WHAT YOU NEED TO DO:
(a) Update the passage on giant otter territories between "However, as seasons" and "1986; Leuchtenberger et al. 2015).", inclusive, replacing "foraging" with "feeding".
(b) Continue the passage on giant otter territories from the point where it stops.

== TEXT BLOCK ==

However, as seasons shift, the resources within a territory may change (Winemiller and Jepsen 1998; Zhou and Fagan 2017). This can leave individuals unable to sustain themselves by foraging within their territories (Leuchtenberger et al. 2015). To cope with this, species employ a variety of different strategies. These include extra-territorial forays (Evans et al. 2008; Patterson and Messier 2001), attempts to take-over a neighbouring territory (Wirtz 1981; Piper et al. 2000), or extensions of an existing territory to access greater resources (Roper et al. 1986; Leuchtenberger et al. 2015).

In this paper, we examine the costs and benefits of pursuing territorial extensions. In particular, we consider scenarios in which long-term marking of territorial boundaries is temporarily supplemented by a second, more transient mode of boundary marking with different costs. We base our analysis on observations of a specific population of giant otters (Pteronura brasiliensis), which live in rivers within the Pantanal, a tropical wetland area of South America. Giant otters are apex predators that can reach up to 1.8 m long, and adults can weigh between 20 and 32 kg. They feed mainly on fish (Duplaix 1980) and each otter can consume up to 4 kg of food per day (Carter and Rosas 1997).

Giant otters live in social groups of around 2 to 20 individuals, formed usually, but not always, by an unrelated reproductive pair and kin non-reproductive helpers. Each group maintains a territory along a section of river. Territories are demarcated by latrines, or other type of scent marks of a group, at either end (Leuchtenberger et al. 2015). Typically, latrines or scent marks of one group will abut those of another, leading to a contiguous sequence of territories along the river (Fig. 1). Such contiguous territories were observed, for example, in the high-water season of 2010 (Leuchtenberger et al. 2015).

Fig. 1

Pictorial representation of the model. The river is modelled as a line, which contains contiguous territories of different otter groups. Each territory is demarcated by latrines at either end. The top picture shows an example containing latrines from four otter territories. For the purposes of this paper, it suffices to focus on the right-hand side of territory 1 and the left-hand side of territory 2, shown in the bottom picture. The right-most latrine of group 1 is at position L₁ and the left-most latrine of group 2 at position L₂. Although L₁ and L₂ are shown as distinct points, territories will typically abut so, in our analysis, we always have L₁ = L₂. Group 1 (resp. group 2) may occasionally seek to extend its territory through making a vocal cue at C₁ (resp. C₂)

===
== DATA FOR REVIEW ==

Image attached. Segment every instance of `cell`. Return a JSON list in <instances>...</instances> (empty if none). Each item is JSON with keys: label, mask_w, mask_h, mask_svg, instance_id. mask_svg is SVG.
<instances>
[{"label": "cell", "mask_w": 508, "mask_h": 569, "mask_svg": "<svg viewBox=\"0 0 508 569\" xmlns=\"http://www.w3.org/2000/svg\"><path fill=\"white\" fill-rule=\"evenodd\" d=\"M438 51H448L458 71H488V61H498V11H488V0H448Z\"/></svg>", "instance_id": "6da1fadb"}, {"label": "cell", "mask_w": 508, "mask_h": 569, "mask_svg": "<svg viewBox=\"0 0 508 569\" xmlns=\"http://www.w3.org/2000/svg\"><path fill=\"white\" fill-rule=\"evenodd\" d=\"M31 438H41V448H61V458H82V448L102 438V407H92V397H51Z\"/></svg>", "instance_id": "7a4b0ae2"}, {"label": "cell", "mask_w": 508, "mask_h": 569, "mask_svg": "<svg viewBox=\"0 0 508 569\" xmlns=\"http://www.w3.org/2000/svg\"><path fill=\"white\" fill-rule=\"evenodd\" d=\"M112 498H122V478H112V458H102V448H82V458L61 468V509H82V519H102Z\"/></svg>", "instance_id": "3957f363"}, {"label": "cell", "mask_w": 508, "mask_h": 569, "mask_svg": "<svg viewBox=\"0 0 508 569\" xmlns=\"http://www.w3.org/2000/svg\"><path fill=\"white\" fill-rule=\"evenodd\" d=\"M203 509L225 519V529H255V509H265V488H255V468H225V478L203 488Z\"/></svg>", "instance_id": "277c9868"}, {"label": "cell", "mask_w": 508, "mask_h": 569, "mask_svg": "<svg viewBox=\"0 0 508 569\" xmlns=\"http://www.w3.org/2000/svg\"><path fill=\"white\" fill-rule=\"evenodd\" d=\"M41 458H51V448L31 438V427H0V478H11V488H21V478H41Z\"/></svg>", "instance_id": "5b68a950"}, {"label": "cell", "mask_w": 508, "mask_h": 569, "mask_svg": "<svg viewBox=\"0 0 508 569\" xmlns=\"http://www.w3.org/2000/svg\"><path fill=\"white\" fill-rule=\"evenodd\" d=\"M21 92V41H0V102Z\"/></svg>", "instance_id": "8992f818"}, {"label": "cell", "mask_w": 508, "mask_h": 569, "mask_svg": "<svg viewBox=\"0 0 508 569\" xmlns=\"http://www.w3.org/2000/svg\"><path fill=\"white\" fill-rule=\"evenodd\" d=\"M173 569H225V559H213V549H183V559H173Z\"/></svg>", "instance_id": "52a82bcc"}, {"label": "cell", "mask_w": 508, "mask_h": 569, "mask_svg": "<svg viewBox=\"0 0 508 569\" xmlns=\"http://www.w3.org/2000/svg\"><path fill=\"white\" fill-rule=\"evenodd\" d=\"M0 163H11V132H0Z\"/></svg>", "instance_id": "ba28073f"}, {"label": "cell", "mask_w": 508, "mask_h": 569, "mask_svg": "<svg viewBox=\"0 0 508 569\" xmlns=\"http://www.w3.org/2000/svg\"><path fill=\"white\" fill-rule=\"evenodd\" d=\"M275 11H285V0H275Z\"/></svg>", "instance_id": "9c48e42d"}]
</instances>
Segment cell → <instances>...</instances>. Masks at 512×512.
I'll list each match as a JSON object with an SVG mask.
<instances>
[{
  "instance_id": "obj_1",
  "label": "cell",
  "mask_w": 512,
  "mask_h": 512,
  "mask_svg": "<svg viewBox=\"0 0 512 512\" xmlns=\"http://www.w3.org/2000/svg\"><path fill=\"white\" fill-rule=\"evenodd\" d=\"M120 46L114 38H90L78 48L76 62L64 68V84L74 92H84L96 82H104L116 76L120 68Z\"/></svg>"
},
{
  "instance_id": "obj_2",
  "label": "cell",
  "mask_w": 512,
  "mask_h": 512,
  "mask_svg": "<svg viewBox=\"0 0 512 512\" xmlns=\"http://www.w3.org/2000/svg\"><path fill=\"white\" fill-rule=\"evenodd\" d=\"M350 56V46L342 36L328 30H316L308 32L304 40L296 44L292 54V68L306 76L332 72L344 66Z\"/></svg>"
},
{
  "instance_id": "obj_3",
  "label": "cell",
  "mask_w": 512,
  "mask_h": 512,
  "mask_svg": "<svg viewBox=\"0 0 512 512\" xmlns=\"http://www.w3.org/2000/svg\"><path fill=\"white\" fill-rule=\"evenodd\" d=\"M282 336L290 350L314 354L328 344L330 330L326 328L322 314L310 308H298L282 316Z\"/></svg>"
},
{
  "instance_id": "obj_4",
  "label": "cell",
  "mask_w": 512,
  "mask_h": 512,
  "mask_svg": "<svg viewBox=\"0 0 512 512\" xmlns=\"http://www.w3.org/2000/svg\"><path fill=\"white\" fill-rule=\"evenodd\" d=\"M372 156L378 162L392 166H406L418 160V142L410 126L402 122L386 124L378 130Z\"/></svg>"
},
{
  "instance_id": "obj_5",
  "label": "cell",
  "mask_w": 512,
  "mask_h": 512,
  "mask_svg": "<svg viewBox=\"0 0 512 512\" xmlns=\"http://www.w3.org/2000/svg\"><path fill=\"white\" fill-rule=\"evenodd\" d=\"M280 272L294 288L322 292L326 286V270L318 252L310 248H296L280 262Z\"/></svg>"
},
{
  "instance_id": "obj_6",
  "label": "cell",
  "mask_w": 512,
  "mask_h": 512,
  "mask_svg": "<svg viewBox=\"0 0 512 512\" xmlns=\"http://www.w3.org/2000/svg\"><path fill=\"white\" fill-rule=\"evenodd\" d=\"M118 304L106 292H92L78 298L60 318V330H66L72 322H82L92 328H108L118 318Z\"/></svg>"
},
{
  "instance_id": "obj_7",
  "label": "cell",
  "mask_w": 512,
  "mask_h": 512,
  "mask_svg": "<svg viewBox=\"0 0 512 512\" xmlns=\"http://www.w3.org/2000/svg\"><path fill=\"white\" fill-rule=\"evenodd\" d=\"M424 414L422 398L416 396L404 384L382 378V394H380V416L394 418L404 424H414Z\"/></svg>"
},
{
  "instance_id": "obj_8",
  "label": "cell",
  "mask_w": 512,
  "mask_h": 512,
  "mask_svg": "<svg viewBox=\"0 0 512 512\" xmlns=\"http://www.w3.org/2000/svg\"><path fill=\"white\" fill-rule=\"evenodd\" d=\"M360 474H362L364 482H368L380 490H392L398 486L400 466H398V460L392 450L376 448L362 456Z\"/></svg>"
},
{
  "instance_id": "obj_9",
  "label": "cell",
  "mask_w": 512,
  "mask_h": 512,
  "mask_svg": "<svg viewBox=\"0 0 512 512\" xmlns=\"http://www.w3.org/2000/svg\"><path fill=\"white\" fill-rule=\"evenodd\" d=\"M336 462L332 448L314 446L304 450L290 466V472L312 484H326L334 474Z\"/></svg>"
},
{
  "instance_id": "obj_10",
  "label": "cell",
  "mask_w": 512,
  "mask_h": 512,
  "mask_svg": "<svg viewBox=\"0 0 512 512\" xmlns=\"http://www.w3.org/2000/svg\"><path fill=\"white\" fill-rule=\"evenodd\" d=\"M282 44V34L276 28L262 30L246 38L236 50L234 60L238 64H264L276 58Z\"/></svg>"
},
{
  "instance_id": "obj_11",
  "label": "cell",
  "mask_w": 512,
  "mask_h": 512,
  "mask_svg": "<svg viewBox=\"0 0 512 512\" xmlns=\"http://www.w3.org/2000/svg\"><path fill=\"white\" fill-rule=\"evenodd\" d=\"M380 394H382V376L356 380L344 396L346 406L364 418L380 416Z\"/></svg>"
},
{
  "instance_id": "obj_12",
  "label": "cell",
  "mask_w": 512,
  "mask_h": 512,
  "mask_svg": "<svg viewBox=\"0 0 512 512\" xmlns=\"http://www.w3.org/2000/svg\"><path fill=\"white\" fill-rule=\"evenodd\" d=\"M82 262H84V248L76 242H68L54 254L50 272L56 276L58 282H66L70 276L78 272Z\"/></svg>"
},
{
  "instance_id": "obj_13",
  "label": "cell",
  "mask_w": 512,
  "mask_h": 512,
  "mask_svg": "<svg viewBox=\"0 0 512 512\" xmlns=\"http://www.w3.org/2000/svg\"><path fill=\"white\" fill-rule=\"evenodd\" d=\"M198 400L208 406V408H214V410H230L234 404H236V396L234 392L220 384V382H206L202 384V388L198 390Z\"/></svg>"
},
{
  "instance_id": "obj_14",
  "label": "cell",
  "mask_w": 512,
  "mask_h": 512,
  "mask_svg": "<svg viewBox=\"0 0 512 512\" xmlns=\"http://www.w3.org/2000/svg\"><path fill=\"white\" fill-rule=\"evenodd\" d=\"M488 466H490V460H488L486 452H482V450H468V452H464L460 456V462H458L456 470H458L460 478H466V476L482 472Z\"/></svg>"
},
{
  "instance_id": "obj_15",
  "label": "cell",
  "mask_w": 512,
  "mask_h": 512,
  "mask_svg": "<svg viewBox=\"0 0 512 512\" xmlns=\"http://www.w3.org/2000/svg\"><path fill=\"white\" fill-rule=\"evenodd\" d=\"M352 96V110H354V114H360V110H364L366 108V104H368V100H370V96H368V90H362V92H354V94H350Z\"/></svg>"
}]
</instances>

===

SET OF ANSWERS:
(a)
However, as seasons shift, the resources within a territory may change (Winemiller and Jepsen 1998; Zhou and Fagan 2017). This can leave individuals unable to sustain themselves by feeding within their territories (Leuchtenberger et al. 2015). To cope with this, species employ a variety of different strategies. These include extra-territorial forays (Evans et al. 2008; Patterson and Messier 2001), attempts to take-over a neighbouring territory (Wirtz 1981; Piper et al. 2000), or extensions of an existing territory to access greater resources (Roper et al. 1986; Leuchtenberger et al. 2015).

(b)
In ‘times of plenty’, when each non-overlapping territory is sufficient to sustain the group therein, these territories remain contiguous with fixed borders. However, in ‘lean times’, a competition emerges, as one territorial group seeks to push its borders back, possibly causing the adjacent group to respond in kind. During these times, otters make excursions beyond the neighbouring group’s latrines, often making loud vocalisations to announce their presence. These excursions give rise to fluctuations in territorial structure, suggesting otters are able to secure extra-territorial area for a period of time through vocal cues, a tactic employed by a variety of territorial species (Adams 2001).

The resulting overlap in space use causes neighbouring groups to encounter one another. For example, overlapping territories have been observed in the low-water season of 2009 and high-water season of 2011 (Leuchtenberger et al. 2015). The aggressive nature of these interactions results in energetic loss (Ribas and Mourão 2004; Leuchtenberger and Mourão 2009), which trades-off against the energetic gains from greater access to forage. We examine the conditions under which temporary extensions of territories, caused by vocalisations beyond the latrines, leads to a beneficial outcome for giant otters. We also quantify the extent of that benefit in some simple examples.

We use a spatially explicit modelling approach to assess the trade-off between these costs and benefits. The aim is to understand the situations in which the use of temporary territorial extensions will be beneficial to giant otter survival, and when they would be unnecessary or detrimental. The model explicitly incorporates movement and interaction of individuals, building on ideas from Giuggioli et al. (2011) and Potts et al. (2012). Foraging is modelled as a persistent random walk within territorial borders which can shift over time (Giuggioli et al. 2012; Potts et al. 2012). However, unlike those previous papers, here, the movement of the borders is not random but determined by whether or not the individuals have an energetic need to shift the borders, and so obtain access to a greater quantity of forage.

In particular, we explore three key questions, namely (i) how many individuals can a given area sustain without the need to move territory borders, (ii) to what extent can temporary territorial extensions improve the existence time of a group in the area, and (iii) in a competition scenario, where two adjacent groups need to extend their territories temporarily to survive, can these extensions increase the co-existence time between groups (as opposed to the survival time of a single group out-competing the other)? The spatially explicit nature of our modelling approach enables us to link the spatial extent of territorial extensions with the ability for animal populations to extend their longevity, which is not possible with non-spatial models.

Although we focus on a population of giant otters, we intentionally construct a model that should be generally applicable to a range of territorial animals. To apply our model to a given population, the key pre-requisites are that each territorial unit in the population (a) maintains clearly demarcated borders and (b) occasionally extends its territory temporarily (e.g. due to seasonal fluctuations in resource availability). Such features have been observed in many species, including canids (Messier 1985; Patterson and Messier 2001), birds (Naguib et al. 2001), fish (Bartels 1984; Craig 1996), and badgers (Evans et al. 1989; Delahay et al. 2000). Therefore the model and results presented here have potential for wide application.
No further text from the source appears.